La vida es rutinaria en Bailén, pero no me quejo. Me estoy serenando.
De vez
en cuando algo se sale fuera de lo común. Me despierta temprano Gabriel:
-
Venga, por favor. No conseguimos que Don Antonio se despierte.
Entro
en la habitación de Antonio, le tomo el pulso. Es lento, pero regular. Le
sacudo. Imposible despertarlo. Su aliento huele a alcohol. Entonces veo en el
suelo una caja de barbitúricos. Examino el blíster: faltan tres comprimidos.
Bueno, no es una dosis alta. No hace falta hacer nada extraordinario. Le dejo
dormir y digo a los de la pensión que lo vigilen y me avisen si es necesario.

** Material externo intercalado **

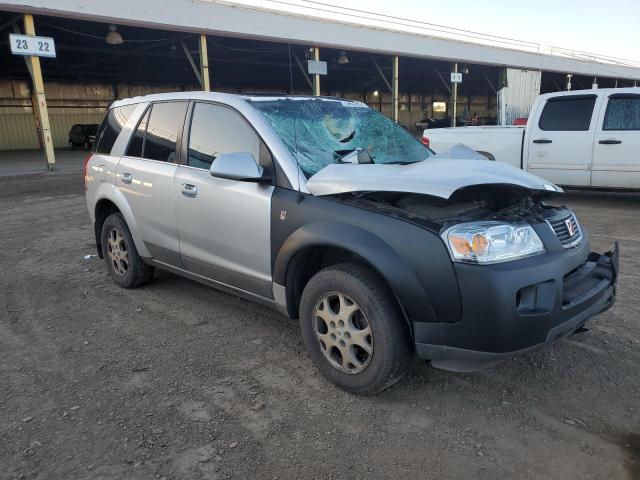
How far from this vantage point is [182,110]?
159 inches

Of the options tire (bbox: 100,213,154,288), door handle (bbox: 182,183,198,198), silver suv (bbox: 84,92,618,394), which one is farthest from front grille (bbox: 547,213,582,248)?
tire (bbox: 100,213,154,288)

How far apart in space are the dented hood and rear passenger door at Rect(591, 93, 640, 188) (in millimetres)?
5867

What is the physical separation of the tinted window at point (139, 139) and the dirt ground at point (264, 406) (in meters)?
1.42

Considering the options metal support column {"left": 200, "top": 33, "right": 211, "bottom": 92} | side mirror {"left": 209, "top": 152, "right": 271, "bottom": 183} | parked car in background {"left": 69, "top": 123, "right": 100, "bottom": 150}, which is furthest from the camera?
parked car in background {"left": 69, "top": 123, "right": 100, "bottom": 150}

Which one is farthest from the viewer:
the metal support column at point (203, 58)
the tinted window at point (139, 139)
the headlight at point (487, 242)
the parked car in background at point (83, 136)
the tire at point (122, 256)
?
the parked car in background at point (83, 136)

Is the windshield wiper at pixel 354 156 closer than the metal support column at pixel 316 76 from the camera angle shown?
Yes

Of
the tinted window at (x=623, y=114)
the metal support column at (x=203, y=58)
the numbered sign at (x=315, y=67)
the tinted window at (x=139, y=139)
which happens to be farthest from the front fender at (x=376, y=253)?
the numbered sign at (x=315, y=67)

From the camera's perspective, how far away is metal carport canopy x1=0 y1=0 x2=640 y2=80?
15641 mm

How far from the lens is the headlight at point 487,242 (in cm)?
249

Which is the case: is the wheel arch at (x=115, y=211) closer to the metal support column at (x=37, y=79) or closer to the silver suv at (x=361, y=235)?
the silver suv at (x=361, y=235)

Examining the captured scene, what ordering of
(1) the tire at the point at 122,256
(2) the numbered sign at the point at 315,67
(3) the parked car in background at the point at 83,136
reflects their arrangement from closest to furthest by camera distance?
(1) the tire at the point at 122,256 → (2) the numbered sign at the point at 315,67 → (3) the parked car in background at the point at 83,136

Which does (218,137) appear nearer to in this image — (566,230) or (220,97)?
(220,97)

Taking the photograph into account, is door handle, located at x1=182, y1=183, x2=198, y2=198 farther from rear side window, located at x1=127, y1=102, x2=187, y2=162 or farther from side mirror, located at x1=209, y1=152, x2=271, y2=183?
side mirror, located at x1=209, y1=152, x2=271, y2=183

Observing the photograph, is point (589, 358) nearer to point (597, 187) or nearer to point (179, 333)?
point (179, 333)
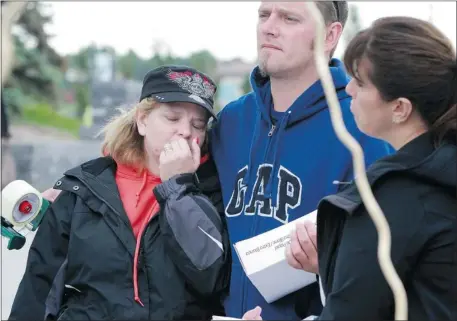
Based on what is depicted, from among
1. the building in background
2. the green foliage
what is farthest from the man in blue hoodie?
the building in background

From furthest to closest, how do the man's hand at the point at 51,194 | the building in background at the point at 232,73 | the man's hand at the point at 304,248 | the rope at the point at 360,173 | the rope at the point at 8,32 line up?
the building in background at the point at 232,73, the man's hand at the point at 51,194, the man's hand at the point at 304,248, the rope at the point at 8,32, the rope at the point at 360,173

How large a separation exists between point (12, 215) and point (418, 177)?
144 centimetres

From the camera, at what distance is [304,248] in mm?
2021

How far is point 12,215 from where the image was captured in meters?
2.50

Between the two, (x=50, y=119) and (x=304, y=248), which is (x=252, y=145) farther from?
(x=50, y=119)

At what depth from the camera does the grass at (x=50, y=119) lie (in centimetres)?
3253

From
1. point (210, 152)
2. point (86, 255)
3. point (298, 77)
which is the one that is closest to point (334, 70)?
point (298, 77)

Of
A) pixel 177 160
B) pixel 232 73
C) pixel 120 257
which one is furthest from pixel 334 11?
pixel 232 73

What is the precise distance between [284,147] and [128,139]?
594 millimetres

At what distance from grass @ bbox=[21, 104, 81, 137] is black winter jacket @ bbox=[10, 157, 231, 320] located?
2980cm

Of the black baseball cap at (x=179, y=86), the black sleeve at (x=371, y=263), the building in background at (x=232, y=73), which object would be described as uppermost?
the building in background at (x=232, y=73)

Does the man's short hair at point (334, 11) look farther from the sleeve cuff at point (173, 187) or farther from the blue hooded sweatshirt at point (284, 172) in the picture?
the sleeve cuff at point (173, 187)

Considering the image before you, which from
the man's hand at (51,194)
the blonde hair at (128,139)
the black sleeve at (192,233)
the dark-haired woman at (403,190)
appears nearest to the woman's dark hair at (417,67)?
the dark-haired woman at (403,190)

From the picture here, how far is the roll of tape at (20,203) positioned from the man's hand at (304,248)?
0.97 m
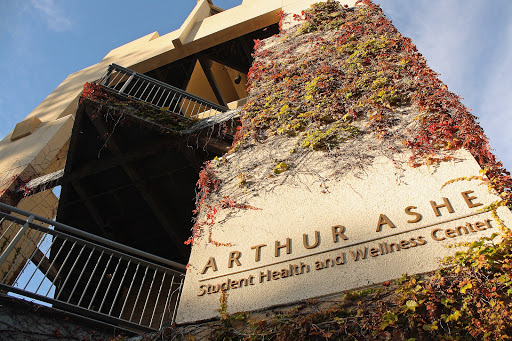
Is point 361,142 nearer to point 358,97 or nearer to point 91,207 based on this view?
point 358,97

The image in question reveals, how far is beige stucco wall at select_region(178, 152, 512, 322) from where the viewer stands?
410cm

Duerme varias horas más. Cuando despierta, me siento en su cama y agito la caja
de barbitúricos delante de sus narices.
- ¿Qué
pretendías?
-
Descansar.
-
¿Descansar para siempre?
Sonríe.
- No
hubiera estado mal. Pero hubiera tenido que tomarme todas las pastillas.
Estoy
cabreado.
- Oye,
si te quieres quitar de en medio, hazlo. Pero espérate a que me marche de
Bailén.
Sigue
la rutina. Un día pasa por Bailén un obispo y se detiene para saludar a
Antonio. No sabía que los obispos podían ser tan jóvenes. Es un tío guapo de
unos 50 años. Se encierra a hablar con Antonio en el comedor. Luego se reúne
con todos, la gente de la pensión le ofrece un aperitivo. Más tarde hablo yo
solo con el obispo, no sé cómo, pero hablo a solas con él. Le digo que no tengo fe.
- Le ocurre a muchas personas -me dice.
- ¿Qué
hay que hacer?
- Nada.
La fe no es algo que pueda ejercitarse. Se tiene o no se tiene.
- Un
sacerdote me dijo que rezara mucho, que comulgase con frecuencia. Pero no puedo
hacerlo.
- Ni
debes. Comulgar, ir a misa, rezar, sería una hipocresía hacerlo si no lo
sientes dentro de ti. Simplemente, espera. Sé honesto. Si algún día necesitas
volver a creer, lo sabrás.
No
volví a ver a aquel obispo ni recuerdo cuál era su diócesis.